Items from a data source

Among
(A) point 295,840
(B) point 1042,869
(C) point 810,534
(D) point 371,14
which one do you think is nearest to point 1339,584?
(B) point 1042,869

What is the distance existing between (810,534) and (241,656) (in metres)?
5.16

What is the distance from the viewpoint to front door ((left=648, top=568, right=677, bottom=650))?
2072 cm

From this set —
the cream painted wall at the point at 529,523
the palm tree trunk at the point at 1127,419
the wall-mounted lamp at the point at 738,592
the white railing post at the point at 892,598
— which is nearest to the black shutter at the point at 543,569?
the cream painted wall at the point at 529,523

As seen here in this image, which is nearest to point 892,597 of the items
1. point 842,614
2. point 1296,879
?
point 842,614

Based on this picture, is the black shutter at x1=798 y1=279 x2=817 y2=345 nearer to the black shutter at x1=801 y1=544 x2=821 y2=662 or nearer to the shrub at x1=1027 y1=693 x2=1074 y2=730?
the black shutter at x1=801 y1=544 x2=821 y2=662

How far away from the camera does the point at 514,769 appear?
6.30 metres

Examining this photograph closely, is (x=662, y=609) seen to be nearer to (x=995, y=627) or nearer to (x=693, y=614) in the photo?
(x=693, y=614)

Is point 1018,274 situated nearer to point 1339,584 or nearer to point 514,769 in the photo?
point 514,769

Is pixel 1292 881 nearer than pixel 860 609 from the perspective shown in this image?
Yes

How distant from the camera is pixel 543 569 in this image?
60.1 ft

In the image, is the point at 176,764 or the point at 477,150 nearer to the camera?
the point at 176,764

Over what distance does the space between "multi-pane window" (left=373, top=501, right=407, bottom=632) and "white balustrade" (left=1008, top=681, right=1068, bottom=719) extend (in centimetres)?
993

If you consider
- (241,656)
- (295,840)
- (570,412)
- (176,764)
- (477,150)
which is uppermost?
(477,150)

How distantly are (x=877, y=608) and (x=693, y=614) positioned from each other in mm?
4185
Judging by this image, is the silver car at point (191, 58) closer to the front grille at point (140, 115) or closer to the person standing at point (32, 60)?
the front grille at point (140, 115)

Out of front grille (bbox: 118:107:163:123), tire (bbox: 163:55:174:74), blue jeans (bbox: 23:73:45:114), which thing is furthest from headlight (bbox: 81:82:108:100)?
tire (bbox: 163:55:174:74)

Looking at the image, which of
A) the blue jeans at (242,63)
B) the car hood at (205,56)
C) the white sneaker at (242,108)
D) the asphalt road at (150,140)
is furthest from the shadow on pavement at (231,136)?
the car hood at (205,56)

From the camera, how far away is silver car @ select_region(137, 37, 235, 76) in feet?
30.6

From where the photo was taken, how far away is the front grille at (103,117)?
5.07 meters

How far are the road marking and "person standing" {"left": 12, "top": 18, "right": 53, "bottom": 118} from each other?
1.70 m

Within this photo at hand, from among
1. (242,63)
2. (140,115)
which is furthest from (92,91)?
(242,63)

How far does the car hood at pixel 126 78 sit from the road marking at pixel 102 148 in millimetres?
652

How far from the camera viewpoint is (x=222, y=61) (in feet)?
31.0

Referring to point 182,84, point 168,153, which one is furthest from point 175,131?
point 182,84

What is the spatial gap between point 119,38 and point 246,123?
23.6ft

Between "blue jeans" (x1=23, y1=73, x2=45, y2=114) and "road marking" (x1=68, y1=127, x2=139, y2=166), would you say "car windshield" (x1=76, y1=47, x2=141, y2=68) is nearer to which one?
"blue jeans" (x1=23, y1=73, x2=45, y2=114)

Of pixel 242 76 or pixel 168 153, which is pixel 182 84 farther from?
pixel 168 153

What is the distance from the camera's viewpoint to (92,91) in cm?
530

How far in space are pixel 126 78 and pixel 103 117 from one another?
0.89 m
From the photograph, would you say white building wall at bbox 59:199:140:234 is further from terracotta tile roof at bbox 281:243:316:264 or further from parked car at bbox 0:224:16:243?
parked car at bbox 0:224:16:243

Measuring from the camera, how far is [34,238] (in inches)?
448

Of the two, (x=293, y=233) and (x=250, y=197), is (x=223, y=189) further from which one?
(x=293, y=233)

— Exercise instructions —
Put each of the lines above into a JSON list of strings, one string per line, and leave out the blank lines.

— Result of this exercise —
[
  "Among",
  "(A) point 295,840",
  "(B) point 1042,869",
  "(C) point 810,534",
  "(D) point 371,14",
  "which one do you think is nearest to point 1339,584?",
  "(B) point 1042,869",
  "What is the distance existing between (810,534) and (241,656) (in metres)?",
  "5.16",
  "What is the distance from the viewpoint to front door ((left=648, top=568, right=677, bottom=650))?",
  "2072 cm",
  "From this set —",
  "the cream painted wall at the point at 529,523",
  "the palm tree trunk at the point at 1127,419",
  "the wall-mounted lamp at the point at 738,592",
  "the white railing post at the point at 892,598",
  "— which is nearest to the black shutter at the point at 543,569?",
  "the cream painted wall at the point at 529,523",
  "As seen here in this image, which is nearest to point 892,597 of the items",
  "1. point 842,614",
  "2. point 1296,879",
  "?",
  "point 842,614",
  "Based on this picture, is the black shutter at x1=798 y1=279 x2=817 y2=345 nearer to the black shutter at x1=801 y1=544 x2=821 y2=662 or nearer to the shrub at x1=1027 y1=693 x2=1074 y2=730?",
  "the black shutter at x1=801 y1=544 x2=821 y2=662",
  "How far away from the camera does the point at 514,769 appear?",
  "6.30 metres",
  "Examining this photograph closely, is (x=662, y=609) seen to be nearer to (x=995, y=627) or nearer to (x=693, y=614) in the photo?",
  "(x=693, y=614)",
  "Is point 1018,274 situated nearer to point 1339,584 or nearer to point 514,769 in the photo?",
  "point 514,769",
  "Is pixel 1292 881 nearer than pixel 860 609 from the perspective shown in this image?",
  "Yes",
  "How distant from the camera is pixel 543 569 in this image?",
  "60.1 ft",
  "In the image, is the point at 176,764 or the point at 477,150 nearer to the camera?",
  "the point at 176,764",
  "Over what distance does the space between \"multi-pane window\" (left=373, top=501, right=407, bottom=632) and \"white balustrade\" (left=1008, top=681, right=1068, bottom=719) extend (in centimetres)?",
  "993",
  "If you consider",
  "- (241,656)",
  "- (295,840)",
  "- (570,412)",
  "- (176,764)",
  "- (477,150)",
  "which is uppermost?",
  "(477,150)",
  "How distantly are (x=877, y=608) and (x=693, y=614) positioned from each other in mm?",
  "4185",
  "Judging by this image, is the silver car at point (191, 58) closer to the front grille at point (140, 115) or closer to the person standing at point (32, 60)?",
  "the front grille at point (140, 115)",
  "Out of front grille (bbox: 118:107:163:123), tire (bbox: 163:55:174:74), blue jeans (bbox: 23:73:45:114), which thing is furthest from headlight (bbox: 81:82:108:100)?",
  "tire (bbox: 163:55:174:74)",
  "Looking at the image, which of",
  "A) the blue jeans at (242,63)",
  "B) the car hood at (205,56)",
  "C) the white sneaker at (242,108)",
  "D) the asphalt road at (150,140)",
  "is furthest from the shadow on pavement at (231,136)?",
  "the car hood at (205,56)",
  "From the camera, how far away is silver car @ select_region(137, 37, 235, 76) in feet?",
  "30.6",
  "From where the photo was taken, how far away is the front grille at (103,117)?",
  "5.07 meters",
  "How far are the road marking and \"person standing\" {\"left\": 12, \"top\": 18, \"right\": 53, \"bottom\": 118} from each other?",
  "1.70 m",
  "Within this photo at hand, from among",
  "1. (242,63)",
  "2. (140,115)",
  "which is furthest from (92,91)?",
  "(242,63)",
  "How far does the car hood at pixel 126 78 sit from the road marking at pixel 102 148 in millimetres?",
  "652",
  "How far from the camera viewpoint is (x=222, y=61) (in feet)?",
  "31.0",
  "Referring to point 182,84, point 168,153, which one is furthest from point 175,131?",
  "point 182,84",
  "What is the spatial gap between point 119,38 and point 246,123?",
  "23.6ft",
  "Between \"blue jeans\" (x1=23, y1=73, x2=45, y2=114) and \"road marking\" (x1=68, y1=127, x2=139, y2=166), would you say \"car windshield\" (x1=76, y1=47, x2=141, y2=68) is nearer to which one?",
  "\"blue jeans\" (x1=23, y1=73, x2=45, y2=114)",
  "Of pixel 242 76 or pixel 168 153, which is pixel 182 84 farther from?",
  "pixel 168 153",
  "What is the distance from the camera's viewpoint to (92,91) in cm?",
  "530",
  "How far in space are pixel 126 78 and pixel 103 117 from one another?",
  "0.89 m",
  "From the photograph, would you say white building wall at bbox 59:199:140:234 is further from terracotta tile roof at bbox 281:243:316:264 or further from parked car at bbox 0:224:16:243?",
  "parked car at bbox 0:224:16:243",
  "Measuring from the camera, how far is [34,238] (in inches)?",
  "448",
  "Of the two, (x=293, y=233) and (x=250, y=197), is (x=223, y=189) further from which one?",
  "(x=293, y=233)"
]